(Raw data Opens)

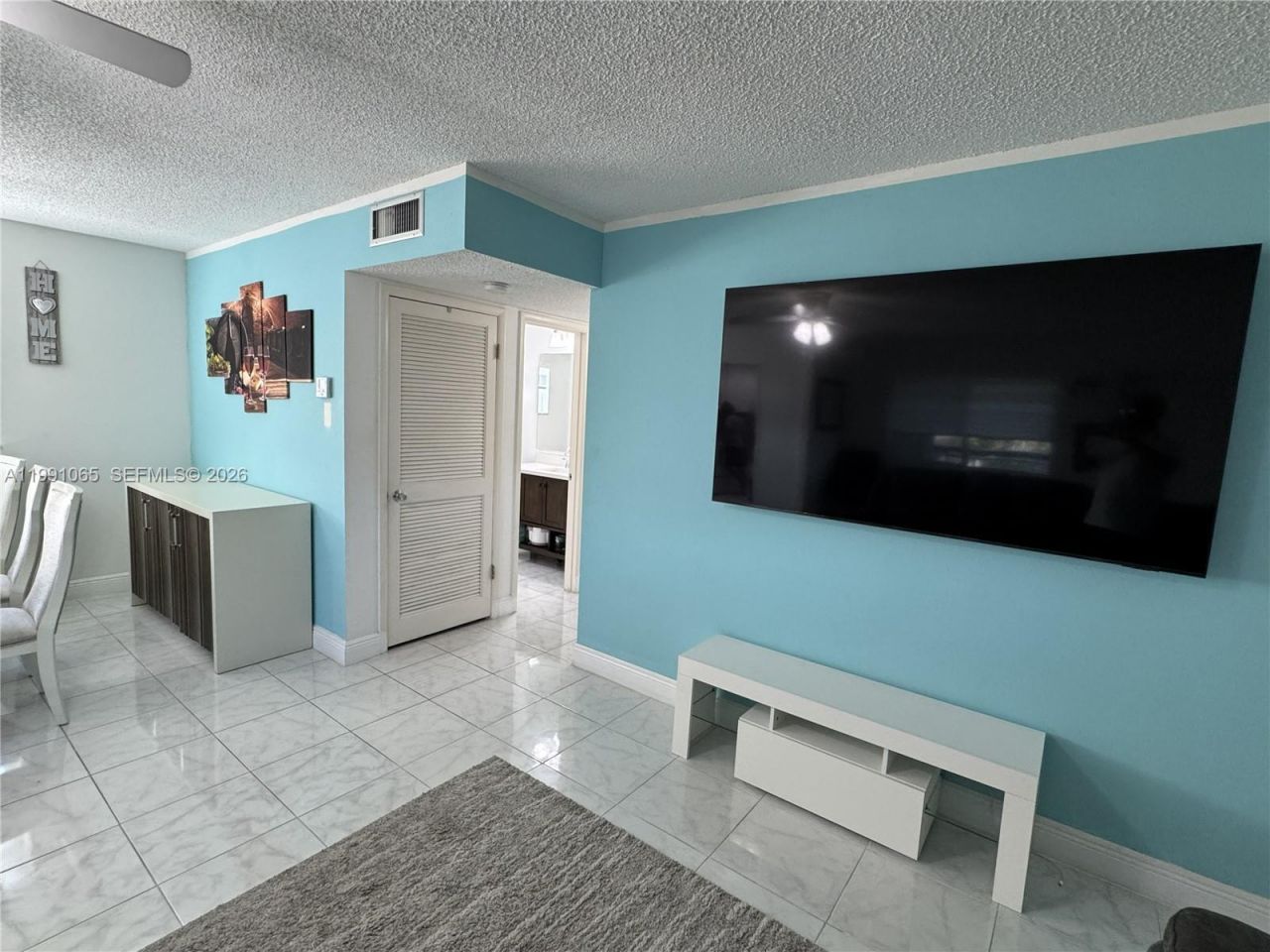 5300 Washington St , Unit V407, Hollywood, FL 33021 Photo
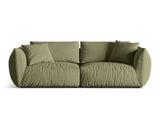 Modular sofa 654087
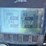 weiler-p385a-image-18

(Raw data Closes)

What this calls for is the material above set down exactly, pictures excluded.

 5300 Washington St , Unit V407, Hollywood, FL 33021 Photo
 Modular sofa 654087
 weiler-p385a-image-18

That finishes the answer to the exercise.